Render the stretch from the line containing "This image displays of the options" through the end of the rows as a Markdown table with the columns No. and Line, numbering each line and leaving out blank lines.

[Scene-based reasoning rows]
**********
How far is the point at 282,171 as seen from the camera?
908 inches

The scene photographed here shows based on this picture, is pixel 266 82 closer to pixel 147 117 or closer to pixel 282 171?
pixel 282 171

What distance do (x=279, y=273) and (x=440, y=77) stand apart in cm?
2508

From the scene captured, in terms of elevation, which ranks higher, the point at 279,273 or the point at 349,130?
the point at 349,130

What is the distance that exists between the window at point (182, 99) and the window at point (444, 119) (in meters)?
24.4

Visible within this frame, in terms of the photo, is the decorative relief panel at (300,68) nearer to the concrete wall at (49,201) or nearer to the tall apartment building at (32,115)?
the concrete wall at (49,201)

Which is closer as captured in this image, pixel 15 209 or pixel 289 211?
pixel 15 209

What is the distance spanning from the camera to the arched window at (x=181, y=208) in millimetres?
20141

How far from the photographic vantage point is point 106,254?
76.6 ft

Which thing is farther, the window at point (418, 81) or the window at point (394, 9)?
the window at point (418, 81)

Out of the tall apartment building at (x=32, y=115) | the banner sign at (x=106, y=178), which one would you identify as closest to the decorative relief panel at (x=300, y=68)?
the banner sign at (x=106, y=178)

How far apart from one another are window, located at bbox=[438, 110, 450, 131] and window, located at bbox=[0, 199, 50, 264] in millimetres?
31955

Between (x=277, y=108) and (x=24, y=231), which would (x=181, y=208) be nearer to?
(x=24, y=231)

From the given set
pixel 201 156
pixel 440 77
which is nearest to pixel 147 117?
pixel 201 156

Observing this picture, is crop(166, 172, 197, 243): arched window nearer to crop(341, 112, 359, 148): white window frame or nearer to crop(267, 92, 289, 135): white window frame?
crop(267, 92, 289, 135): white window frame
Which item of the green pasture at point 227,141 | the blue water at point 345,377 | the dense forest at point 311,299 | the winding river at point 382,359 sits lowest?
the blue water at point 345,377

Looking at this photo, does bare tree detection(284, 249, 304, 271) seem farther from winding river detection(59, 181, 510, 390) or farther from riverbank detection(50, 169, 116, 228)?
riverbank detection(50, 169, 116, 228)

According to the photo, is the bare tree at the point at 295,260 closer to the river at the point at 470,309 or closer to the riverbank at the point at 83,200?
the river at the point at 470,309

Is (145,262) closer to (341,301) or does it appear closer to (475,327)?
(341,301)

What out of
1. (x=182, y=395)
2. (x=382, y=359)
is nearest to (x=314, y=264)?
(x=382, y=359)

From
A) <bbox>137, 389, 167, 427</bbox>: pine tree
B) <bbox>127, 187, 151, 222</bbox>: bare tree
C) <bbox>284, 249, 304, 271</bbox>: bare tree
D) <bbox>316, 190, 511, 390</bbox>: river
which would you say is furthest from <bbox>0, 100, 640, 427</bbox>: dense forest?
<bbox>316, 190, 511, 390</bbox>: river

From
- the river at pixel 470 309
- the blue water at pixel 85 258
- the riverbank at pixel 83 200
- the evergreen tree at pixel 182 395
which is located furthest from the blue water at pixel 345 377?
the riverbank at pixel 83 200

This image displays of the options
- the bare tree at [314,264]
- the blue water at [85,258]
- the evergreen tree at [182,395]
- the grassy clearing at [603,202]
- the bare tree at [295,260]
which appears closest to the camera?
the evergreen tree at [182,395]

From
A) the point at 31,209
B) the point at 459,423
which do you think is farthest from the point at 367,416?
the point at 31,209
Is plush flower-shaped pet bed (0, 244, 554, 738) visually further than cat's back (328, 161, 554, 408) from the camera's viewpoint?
**********
▶ **Output of the task**:
| No. | Line |
|---|---|
| 1 | This image displays of the options |
| 2 | - the bare tree at [314,264] |
| 3 | - the blue water at [85,258] |
| 4 | - the evergreen tree at [182,395] |
| 5 | - the grassy clearing at [603,202] |
| 6 | - the bare tree at [295,260] |
| 7 | which appears closest to the camera? |
| 8 | the evergreen tree at [182,395] |
| 9 | From |
| 10 | A) the point at 31,209 |
| 11 | B) the point at 459,423 |
| 12 | which do you think is farthest from the point at 367,416? |
| 13 | the point at 31,209 |
| 14 | Is plush flower-shaped pet bed (0, 244, 554, 738) visually further than cat's back (328, 161, 554, 408) from the camera's viewpoint? |